**WHAT TO WORK ON:** Find the line with "2022 Porsche Macan Base" in the data below. Repeat it and every line after it up to the end, exactly, but drop the pictures.
EXERCISE DATA below:
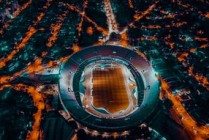 新浪体育视角下的国足，挑战与机遇并存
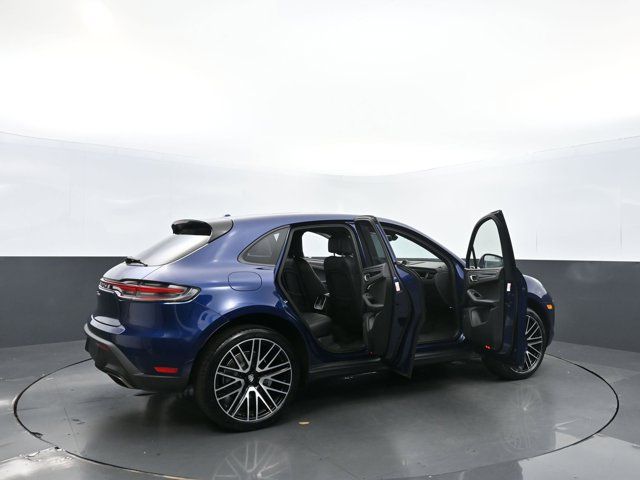 2022 Porsche Macan Base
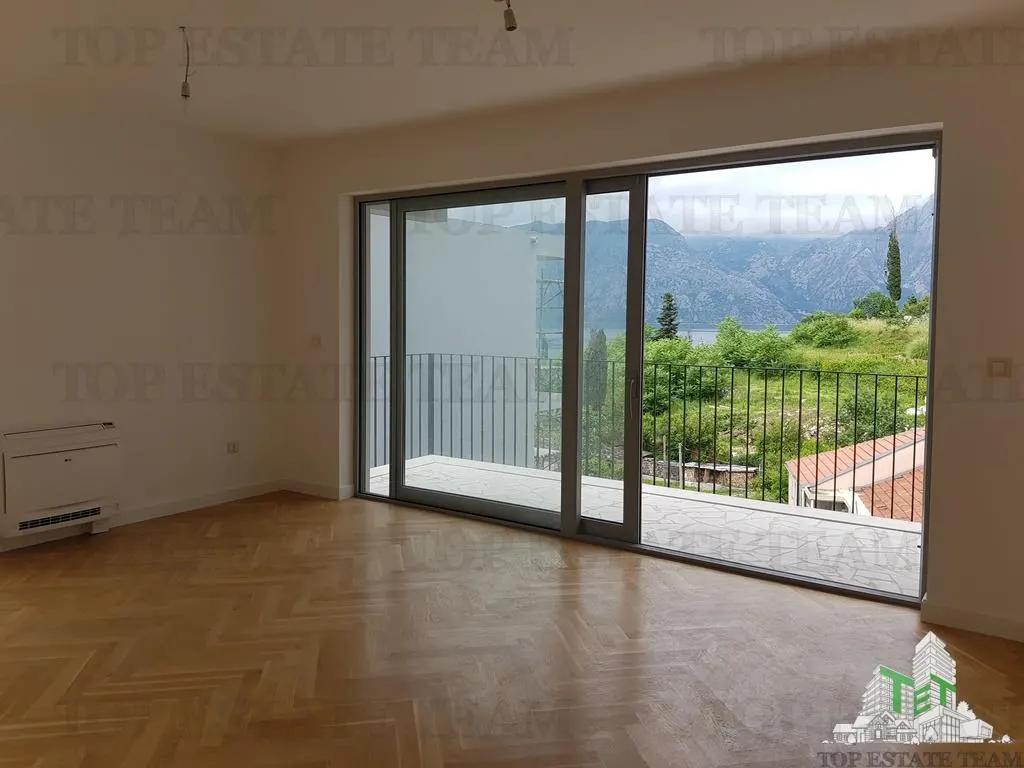 Apartament de vanzare in Kotor Muntenegru - foto 8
End of EXERCISE DATA.
**ANSWER TO THIS PROBLEM:**
 2022 Porsche Macan Base
 Apartament de vanzare in Kotor Muntenegru - foto 8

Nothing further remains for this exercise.